The industries which were the hardest hit by the recent crisis — airlines and hospitality — can show us some excellent examples of how leaders navigate those difficult times. Below, I look at two companies in particular: Ryanair and Airbnb.

Ryanair – how to change the downside to your advantage

I was recently listening to Ryanair’s CEO — Michael O’Leary — talking at the Financial Times online conference about the future of airlines and air travel. Ryanair, together with other air careers, was one of the worst-hit companies amid Covid-19. Despite that, O’Leary sounded surprisingly optimistic. Where most people see the downside, he is looking for opportunities. You can argue that it’s his job to sound confident for the sake of his clients, employees, and shareholders. Yet, I still find his message inspiring. It’s easy to fall into prevalent doom and gloom. It’s much harder to see the upside when everything around is falling apart.

Let’s pause for a moment and see what some common facts are and how they can be turned into opportunities from Ryanair’s CEO perspective:

  • “Airlines are bankrupting”. TRUE. But those who survive will have less competition in the future.
  • “People’s incomes will be hit by the economic recession and their demand for flights will be lower”. TRUE. But when people have less money, they tend to look for lower prices. And in this segment of the market, Ryanair still intends to be a leader. Simply, they are relying on their long term strategy again.
  • “There will be massive unemployment and tourism will not recover quickly”. TRUE. But tourism is one of the industries where it’s relatively easy and quick to create jobs. Hence, the governments around the world will be willing to invest more in those industries and support essential infrastructure (e.g. airlines, airports).

I’m not a big fan of Ryanair. And obviously, I don’t know how they will end up. What I am trying to do here is to show how the seemingly negative scenarios can be turned into our advantage. And how some good leaders are already doing it.


Airbnb – a lesson in executing tough decisions

Airbnb was another company hugely affected by COVID-19. Their business stopped overnight. Consequently, they were recently forced to fire 25% of their staff. It’s a terrible situation for the company and its employees. However, the way the company’s leadership approached this decision was exceptional.

Their CEO — Brian Chesky — published three pages memo explaining precisely the background of the decision, their rationale, and how they were executing it. To those being laid off they offered the most generous severance packages they could probably afford. It showed a great deal of transparency and passion for the company from the CEO. It also provided empathy and respect to all the workforce — a clear sign that the company’s leadership care for their people. Those who stay should keep that in mind, in good and bad times.

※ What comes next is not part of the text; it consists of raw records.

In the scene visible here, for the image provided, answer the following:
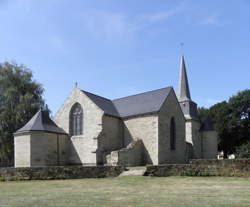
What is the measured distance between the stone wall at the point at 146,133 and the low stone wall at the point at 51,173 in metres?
9.48

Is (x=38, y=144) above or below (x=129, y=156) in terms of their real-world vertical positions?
above

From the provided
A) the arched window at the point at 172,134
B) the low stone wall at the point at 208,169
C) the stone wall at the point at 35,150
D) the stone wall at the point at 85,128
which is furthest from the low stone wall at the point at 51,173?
the arched window at the point at 172,134

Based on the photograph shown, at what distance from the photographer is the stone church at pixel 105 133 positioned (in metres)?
24.5

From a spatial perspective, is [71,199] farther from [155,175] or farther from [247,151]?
[247,151]

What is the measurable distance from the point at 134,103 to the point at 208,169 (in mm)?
15035

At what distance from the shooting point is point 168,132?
26859 mm

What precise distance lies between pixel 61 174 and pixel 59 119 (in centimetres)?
1373

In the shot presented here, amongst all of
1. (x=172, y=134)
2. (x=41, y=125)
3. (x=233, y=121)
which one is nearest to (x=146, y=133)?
(x=172, y=134)

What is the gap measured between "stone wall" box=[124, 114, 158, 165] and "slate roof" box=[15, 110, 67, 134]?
257 inches

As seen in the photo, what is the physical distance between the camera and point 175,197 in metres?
8.47

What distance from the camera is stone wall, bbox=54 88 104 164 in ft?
84.7

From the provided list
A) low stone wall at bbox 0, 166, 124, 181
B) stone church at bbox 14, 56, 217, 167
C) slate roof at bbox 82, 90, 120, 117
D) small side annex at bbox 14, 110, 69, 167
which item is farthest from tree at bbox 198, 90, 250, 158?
low stone wall at bbox 0, 166, 124, 181

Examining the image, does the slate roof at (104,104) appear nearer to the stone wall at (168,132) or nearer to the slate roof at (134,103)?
the slate roof at (134,103)

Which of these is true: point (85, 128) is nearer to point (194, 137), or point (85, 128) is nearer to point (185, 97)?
point (194, 137)
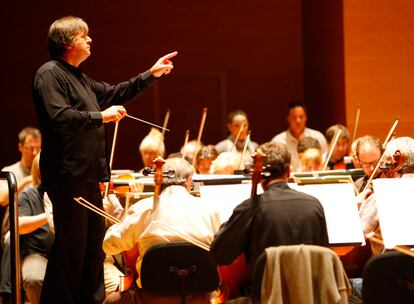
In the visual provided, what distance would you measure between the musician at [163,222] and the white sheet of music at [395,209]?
0.83 metres

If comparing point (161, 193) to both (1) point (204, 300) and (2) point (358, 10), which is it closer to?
(1) point (204, 300)

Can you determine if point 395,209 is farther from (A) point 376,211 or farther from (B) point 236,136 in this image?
(B) point 236,136

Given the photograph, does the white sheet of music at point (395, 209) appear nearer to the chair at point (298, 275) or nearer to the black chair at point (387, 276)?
the black chair at point (387, 276)

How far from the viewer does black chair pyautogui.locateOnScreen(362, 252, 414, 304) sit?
3213 millimetres

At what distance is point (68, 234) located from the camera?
3.55 m

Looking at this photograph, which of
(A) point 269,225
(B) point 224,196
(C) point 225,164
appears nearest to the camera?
(A) point 269,225

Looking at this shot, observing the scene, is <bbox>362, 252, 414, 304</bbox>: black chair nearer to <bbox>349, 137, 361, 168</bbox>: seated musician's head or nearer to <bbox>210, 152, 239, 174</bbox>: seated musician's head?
<bbox>349, 137, 361, 168</bbox>: seated musician's head

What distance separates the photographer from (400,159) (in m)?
4.09

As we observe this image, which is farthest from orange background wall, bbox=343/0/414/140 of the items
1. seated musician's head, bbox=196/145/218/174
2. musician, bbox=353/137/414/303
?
musician, bbox=353/137/414/303

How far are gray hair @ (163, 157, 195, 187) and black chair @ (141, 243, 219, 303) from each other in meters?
0.44

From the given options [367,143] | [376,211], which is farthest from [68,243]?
[367,143]

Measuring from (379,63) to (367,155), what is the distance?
8.21ft

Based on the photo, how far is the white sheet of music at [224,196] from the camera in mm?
3990

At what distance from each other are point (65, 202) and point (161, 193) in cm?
48
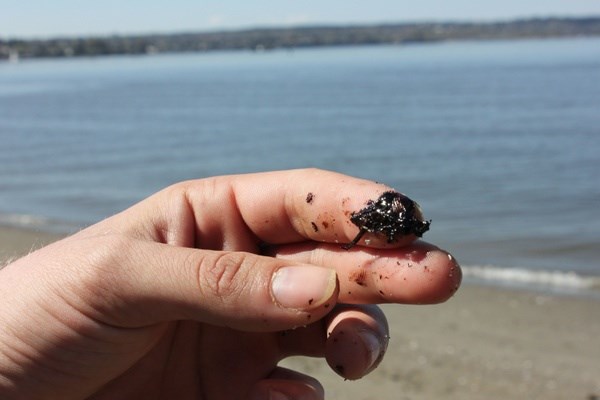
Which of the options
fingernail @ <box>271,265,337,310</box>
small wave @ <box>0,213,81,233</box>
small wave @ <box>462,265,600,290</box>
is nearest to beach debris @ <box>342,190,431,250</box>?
fingernail @ <box>271,265,337,310</box>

There is also another lesson from Airbnb’s recent decision. When you faced with uncertainty and problems, the best you can do is go back to the basics. Airbnb was expanding into new lines of business over the last few years. The prospects looked promising until the recent crisis hit. Right now, their main goal is to survive. The easiest way to do so is to stick to what they were doing the best — connecting people with places to stay. Having a clear strategy and purpose creates a strong backbone which you can always resort to in bad times.

That brings me to the question which I have been pondering around for some time — which companies are likely to be the winners in this crisis?

The obvious picks are the companies that are operating in industries that already see rapid growth and will likely continue to do so. However, the less obvious criteria for selecting the winners are the quality of leadership and the company’s culture.

I don’t really know how reality looks like in companies like Ryanair or Airbnb. What I do know is only their messages and attitudes they are showing to the outside world. And those are very inspiring and worth following for others. We are being taught free lessons in leadership — let’s not waste them.